I assume that when you say "set it in circular motion" you mean thrown like a discus, or perhaps if you're holding a child's hands and you start rotating around and swing them higher and higher, thus appearing "lighter" (at least compared to lifting them up stiff with their hands outstretched).

The reason for this is due to torque. Recall that now this problem exists in three dimensions, and there is a torquing force pulling the object downwards, quite far from your own center of mass.

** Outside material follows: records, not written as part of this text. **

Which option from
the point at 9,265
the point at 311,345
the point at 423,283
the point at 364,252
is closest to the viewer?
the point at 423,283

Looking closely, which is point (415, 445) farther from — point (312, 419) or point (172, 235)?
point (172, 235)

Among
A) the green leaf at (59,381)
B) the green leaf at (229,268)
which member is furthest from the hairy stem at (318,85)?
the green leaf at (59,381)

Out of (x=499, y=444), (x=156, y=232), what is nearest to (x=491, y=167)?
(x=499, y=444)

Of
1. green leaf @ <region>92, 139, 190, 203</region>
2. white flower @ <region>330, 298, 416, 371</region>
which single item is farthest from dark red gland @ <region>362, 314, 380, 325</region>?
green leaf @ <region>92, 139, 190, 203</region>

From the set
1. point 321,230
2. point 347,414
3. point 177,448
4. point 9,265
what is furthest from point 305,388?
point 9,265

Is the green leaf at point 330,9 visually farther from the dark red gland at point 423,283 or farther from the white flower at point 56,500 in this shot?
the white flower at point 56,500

In truth, when you swing them around you are still pulling on them harder than if you simply just wanted to hold it off the ground. An experiment you can do to demonstrate a basic principle of torque exerted on your body is to try to lift a heavy object up at arms length, and them try to lift them up closer to your body. You will find that you exert less force the closer the object is to your center of mass. This is because in order to stay upright you require several other applied forces (such as friction on your feet, etc) to prevent the object from torquing your upper body towards the ground. This requires other torques on your body from other places (your feet, your arms, etc) to balance it all out.

To illustrate a less complicated system, it is easier to see from a regular lever (see-saw) problem, where the net force upwards or downwards is zero. And the pivot would only have to support the net weight of the system. However the individual forces involved in balancing could be quite great, depending on the length of the lever and where the forces are applied (try a lever with a box, a force pushing down on the same side as the box, and another force counter balancing. Then show that the net torques are zero, the net force is zero, however if you have the counterforce at a much shorter radius this force can become quite large).

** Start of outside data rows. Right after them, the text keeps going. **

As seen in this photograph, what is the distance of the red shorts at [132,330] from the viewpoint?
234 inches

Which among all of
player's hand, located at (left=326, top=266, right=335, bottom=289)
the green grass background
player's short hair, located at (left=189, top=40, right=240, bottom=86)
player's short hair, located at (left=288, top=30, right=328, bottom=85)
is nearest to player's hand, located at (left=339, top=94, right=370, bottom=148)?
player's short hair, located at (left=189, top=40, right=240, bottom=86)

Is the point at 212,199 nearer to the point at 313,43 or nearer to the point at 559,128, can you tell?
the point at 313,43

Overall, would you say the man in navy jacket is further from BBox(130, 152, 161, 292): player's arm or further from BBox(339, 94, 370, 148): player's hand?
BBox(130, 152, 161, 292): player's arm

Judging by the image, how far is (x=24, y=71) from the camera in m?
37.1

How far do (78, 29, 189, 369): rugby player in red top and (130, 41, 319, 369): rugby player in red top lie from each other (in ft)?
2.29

Now, back to your original question: if you set the object in rotational motion, it becomes easier to lift simply because there is much less torque being applied on you. Most of the necessary force is being applied along your arms as opposed to perpendicular to them (recall torque is equal to F*r*sin (theta) where r is the distance from the pivot point and theta is the angle between where the force is applied and the radius) and thus you feel much less torque. (If a force is being applied along the radius, the torque is zero according to that formula).

Let us do a thought experiment to see that the centripetal case is actually more difficult. To do this, we have to imagine a situation where we eliminate the torque upon the body for balancing. Perhaps the easiest example would be to imagine yourself hanging over a cliff holding onto a person that is about to fall off. If you just want to hold them at arms length, it is much easier to do so when they are not swinging. As soon as they start swinging (going into rotational motion) they become much harder to hold onto, especially at the low point of the swing. this type of situation would make the torques required to balance your body come from the forces that the environment (i.e. the ground and your own weight) places upon you instead of forces your body would have to provide (your legs and shoes providing friction as well as lots of other muscles counterbalancing each other).

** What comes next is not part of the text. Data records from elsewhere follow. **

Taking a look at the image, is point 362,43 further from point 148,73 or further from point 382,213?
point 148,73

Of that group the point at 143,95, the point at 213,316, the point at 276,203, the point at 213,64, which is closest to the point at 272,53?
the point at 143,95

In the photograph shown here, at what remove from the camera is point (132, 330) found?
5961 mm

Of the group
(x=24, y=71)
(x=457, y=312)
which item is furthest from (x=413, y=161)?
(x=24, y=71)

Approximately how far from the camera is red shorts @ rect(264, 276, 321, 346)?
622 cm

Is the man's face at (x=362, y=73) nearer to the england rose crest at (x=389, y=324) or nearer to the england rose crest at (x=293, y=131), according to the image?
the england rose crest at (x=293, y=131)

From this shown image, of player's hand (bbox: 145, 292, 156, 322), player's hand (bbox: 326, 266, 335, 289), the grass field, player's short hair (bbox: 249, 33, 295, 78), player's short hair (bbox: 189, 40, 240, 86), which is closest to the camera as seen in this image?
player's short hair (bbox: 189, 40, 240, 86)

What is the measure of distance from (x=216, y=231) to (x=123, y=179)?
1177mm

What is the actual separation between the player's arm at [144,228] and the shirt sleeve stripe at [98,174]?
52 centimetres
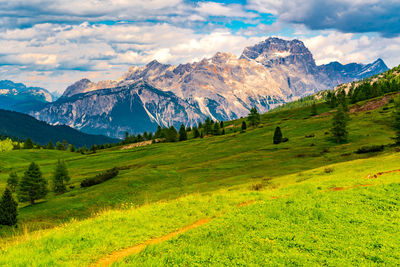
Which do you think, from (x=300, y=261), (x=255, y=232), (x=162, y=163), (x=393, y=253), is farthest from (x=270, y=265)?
(x=162, y=163)

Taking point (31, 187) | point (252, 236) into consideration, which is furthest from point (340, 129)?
point (31, 187)

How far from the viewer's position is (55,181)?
242 ft

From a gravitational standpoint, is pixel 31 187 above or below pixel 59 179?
above

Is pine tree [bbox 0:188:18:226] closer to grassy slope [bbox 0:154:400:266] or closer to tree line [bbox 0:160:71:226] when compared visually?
tree line [bbox 0:160:71:226]

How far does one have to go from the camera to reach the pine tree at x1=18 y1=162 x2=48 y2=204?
198 ft

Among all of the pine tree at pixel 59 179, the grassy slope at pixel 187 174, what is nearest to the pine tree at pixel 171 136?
the grassy slope at pixel 187 174

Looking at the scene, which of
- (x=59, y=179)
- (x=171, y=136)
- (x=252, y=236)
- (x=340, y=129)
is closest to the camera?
(x=252, y=236)

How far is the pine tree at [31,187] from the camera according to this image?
60.5 metres

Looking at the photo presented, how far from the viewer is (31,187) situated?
60.8 m

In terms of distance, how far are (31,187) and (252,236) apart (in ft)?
208

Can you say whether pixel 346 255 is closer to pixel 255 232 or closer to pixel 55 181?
pixel 255 232

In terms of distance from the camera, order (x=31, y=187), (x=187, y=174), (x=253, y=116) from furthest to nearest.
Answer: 1. (x=253, y=116)
2. (x=187, y=174)
3. (x=31, y=187)

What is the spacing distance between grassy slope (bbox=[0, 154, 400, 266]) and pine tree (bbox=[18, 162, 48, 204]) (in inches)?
2030

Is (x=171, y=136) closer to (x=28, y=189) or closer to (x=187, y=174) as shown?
(x=187, y=174)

As you swing the hammer in a circle, then the rotating system (the hammer plus your arm) pick up angular momentum, which is a conserved quantity. As long as the system holds together (i.e. you maintain your grip on the hammer), the angular inertia will act to prevent the hammer from slowing down, including actively resisting the force of gravity on the upswing. Of course, when you release the hammer, it flies off at a tangent. Still, the hammer's mass is the same, and the force with which the hammer is accelerating downward when it is on the downswing is greater than its weight at rest.

Do you think this might explain your airplane experiment?

You correctly point out that when the plane is flying in circular motion, there is an additional force required to keep the plane at a fixed radius. This force is always perpendicular to the instantaneous direction of motion of the plane. As you spin the plane faster and faster, the force required to keep it at this fixed distance will increase, which of course is why you observed the spring scale to increase. I wouldn't necessarily think of this as due to the plane 'weighting more', instead, this is fundamentally due to Newton's 1st Law. This law states that an object will continue traveling along a straight line unless acted on by an unbalanced force. Essentially, the plane wants to travel in a straight line, and as soon as you let go of the string, it will. The reason I think it feels lighter when you throw it, or just let go of the string, is because you are not supplying the additional centripetal force required to keep it in circular motion.